À celles et ceux qui font semblant d’en douter, oui, nous vérifions nos sources et si l’anonymat des témoignages est préservé à leur demande dans le récit écrit que nous en faisons, les témoins ne sont évidemment pas anonymes pour nous. Sur ce sujet comme sur tous les autres, Mediapart vérifie, recoupe et contextualise, bref respecte les règles professionnelles qui ont fait sa réputation. On s’interrogera dès lors sur le fait que des personnes, y compris des journalistes, non suspectes a priori de sympathies pour l’extrême droite, se soient soudain émues de cet appel à témoignages sur le racisme ordinaire et quotidien, au travail et entre collègues, alors que, jusqu’ici, elles ne trouvaient rien à redire au travail de Mediapart.
À celles et ceux qui surjouent l’indignation face à cet exemple donné dans notre appel, selon lequel un patron ou un collègue pourrait se vanter d’avoir abondé la cagnotte du policier ayant tué Nahel, la simple lecture de l’article exploitant les témoignages reçus n’en contient pas trace, preuve s’il le fallait que notre article n’était pas écrit à l’avance.
Mais le sujet n’est au fond pas là : face à l'extrême droite, qui s’affiche en pleine lumière, du Parlement au Journal du dimanche, en prenant particulièrement ses aises sur Twitter, voilà qu’elle voudrait aussi influer sur les lignes éditoriales des médias qui ont toujours combattu sa dédiabolisation.
Sommes-nous surpris·es ? Non.
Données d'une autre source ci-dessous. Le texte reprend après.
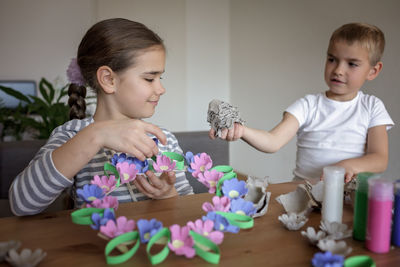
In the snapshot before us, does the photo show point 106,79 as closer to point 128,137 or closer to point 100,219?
point 128,137

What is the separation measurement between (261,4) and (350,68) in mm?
2352

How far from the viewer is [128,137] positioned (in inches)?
31.6

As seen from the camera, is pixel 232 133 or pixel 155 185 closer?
pixel 155 185

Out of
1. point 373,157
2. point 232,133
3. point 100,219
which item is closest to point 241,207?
point 100,219

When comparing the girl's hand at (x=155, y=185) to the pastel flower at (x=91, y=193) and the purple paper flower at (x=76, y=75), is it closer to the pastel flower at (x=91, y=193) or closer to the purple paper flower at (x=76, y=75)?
the pastel flower at (x=91, y=193)

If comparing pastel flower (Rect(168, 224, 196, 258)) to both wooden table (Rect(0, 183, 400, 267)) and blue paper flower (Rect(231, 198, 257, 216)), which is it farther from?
blue paper flower (Rect(231, 198, 257, 216))

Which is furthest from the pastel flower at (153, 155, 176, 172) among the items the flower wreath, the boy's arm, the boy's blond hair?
the boy's blond hair

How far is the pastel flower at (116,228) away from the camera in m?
0.65

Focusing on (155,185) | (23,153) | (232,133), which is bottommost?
(23,153)

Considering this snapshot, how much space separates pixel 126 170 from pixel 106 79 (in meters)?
0.51

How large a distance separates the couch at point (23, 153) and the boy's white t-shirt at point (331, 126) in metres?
0.55

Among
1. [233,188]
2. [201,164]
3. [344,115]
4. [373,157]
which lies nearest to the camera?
[233,188]

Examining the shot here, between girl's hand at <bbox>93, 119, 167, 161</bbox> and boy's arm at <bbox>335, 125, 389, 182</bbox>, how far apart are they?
2.43ft

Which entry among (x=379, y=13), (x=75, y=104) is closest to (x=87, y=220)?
(x=75, y=104)
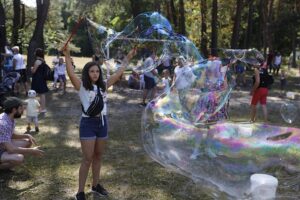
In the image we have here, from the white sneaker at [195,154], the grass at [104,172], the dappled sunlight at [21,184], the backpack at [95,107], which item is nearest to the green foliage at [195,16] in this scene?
the grass at [104,172]

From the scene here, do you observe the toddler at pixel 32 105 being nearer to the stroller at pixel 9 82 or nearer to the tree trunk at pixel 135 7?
the stroller at pixel 9 82

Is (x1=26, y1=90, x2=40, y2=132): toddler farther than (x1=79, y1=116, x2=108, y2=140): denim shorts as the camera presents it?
Yes

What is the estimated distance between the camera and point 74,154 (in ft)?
26.3

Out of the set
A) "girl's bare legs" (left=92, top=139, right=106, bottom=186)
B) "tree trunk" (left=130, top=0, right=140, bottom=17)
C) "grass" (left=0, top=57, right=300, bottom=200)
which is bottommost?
"grass" (left=0, top=57, right=300, bottom=200)

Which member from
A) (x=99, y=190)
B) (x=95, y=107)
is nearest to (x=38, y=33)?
(x=99, y=190)

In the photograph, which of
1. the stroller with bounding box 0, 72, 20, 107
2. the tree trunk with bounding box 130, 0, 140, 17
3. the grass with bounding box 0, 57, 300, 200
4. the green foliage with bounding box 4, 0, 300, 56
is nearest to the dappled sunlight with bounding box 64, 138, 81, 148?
the grass with bounding box 0, 57, 300, 200

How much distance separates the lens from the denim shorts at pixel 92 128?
5.29 meters

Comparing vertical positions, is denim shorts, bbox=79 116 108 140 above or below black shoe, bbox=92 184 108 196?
above

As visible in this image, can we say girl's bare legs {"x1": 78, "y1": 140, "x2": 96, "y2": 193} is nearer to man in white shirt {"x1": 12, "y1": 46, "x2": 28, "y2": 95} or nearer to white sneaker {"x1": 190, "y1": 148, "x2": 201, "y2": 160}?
white sneaker {"x1": 190, "y1": 148, "x2": 201, "y2": 160}

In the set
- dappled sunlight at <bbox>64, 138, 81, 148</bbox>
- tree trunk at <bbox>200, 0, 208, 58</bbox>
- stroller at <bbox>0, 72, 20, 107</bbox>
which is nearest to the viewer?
dappled sunlight at <bbox>64, 138, 81, 148</bbox>

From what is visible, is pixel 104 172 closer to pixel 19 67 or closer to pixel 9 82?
pixel 9 82

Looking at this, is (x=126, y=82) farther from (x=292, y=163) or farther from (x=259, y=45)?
(x=259, y=45)

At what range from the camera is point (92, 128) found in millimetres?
5332

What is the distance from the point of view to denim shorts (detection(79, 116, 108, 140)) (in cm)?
529
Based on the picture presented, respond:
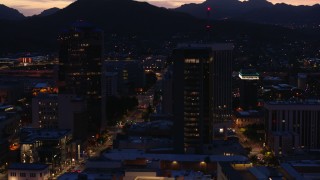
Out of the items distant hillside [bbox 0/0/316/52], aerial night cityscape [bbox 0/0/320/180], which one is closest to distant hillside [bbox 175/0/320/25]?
distant hillside [bbox 0/0/316/52]

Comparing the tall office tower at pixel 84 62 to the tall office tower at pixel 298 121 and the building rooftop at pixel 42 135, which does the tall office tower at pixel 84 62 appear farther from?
the tall office tower at pixel 298 121

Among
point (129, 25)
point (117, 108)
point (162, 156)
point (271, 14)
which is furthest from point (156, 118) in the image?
point (271, 14)

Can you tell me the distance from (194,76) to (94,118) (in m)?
8.76

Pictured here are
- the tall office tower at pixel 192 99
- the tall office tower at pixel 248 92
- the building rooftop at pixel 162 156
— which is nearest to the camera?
the building rooftop at pixel 162 156

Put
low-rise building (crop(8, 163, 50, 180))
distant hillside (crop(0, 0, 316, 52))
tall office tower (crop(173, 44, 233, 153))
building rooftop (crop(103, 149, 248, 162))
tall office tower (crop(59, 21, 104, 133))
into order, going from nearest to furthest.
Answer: low-rise building (crop(8, 163, 50, 180)), building rooftop (crop(103, 149, 248, 162)), tall office tower (crop(173, 44, 233, 153)), tall office tower (crop(59, 21, 104, 133)), distant hillside (crop(0, 0, 316, 52))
Intimidé·es ? Non plus.
Mais oui, nous sommes affligé·es et inquiet·es, au service des réseaux sociaux ou au service abonné·es, où nous recevons chaque jour les messages et alertes qui nous permettent de construire un journal ou d’être alerté·es sur des sujets de société, de voir qu’un tel appel suscite autant de réponses de « trolls » et de réactions identitaires.
Si cette inquiétude reste à relativiser — ces élucubrations outrancières émanaient pour la plus part des réseaux sociaux où le poids de la fachosphère agit comme un effet loupe sur sa force réelle —, nous avons souhaité alerter sur la difficulté, actuellement, d’effectuer notre travail.
Déterminé·es à « tenir la digue » vis-à-vis du racisme, des discriminations et de l’extrême droite, sur ces sujets comme sur d’autres, nous ne reculons pas car, comme déclaré dans notre Charte de déontologie, « Mediapart entend également promouvoir un journalisme d’intérêt public, portant des valeurs humanistes, démocratiques et sociales, au service du bien commun, de l’égalité des droits, du rejet des discriminations et du refus des injustices ».
Enfin, le plus important : merci à toutes celles et ceux qui nous ont confié leur histoire suite à cet appel. Même si tous les témoignages n'ont pas pu être retenus — précisément parce que nous sommes prudents —, nous sommes reconnaissant·es envers ceux et celles qui ont participé à ce récit, et tous ont été lus.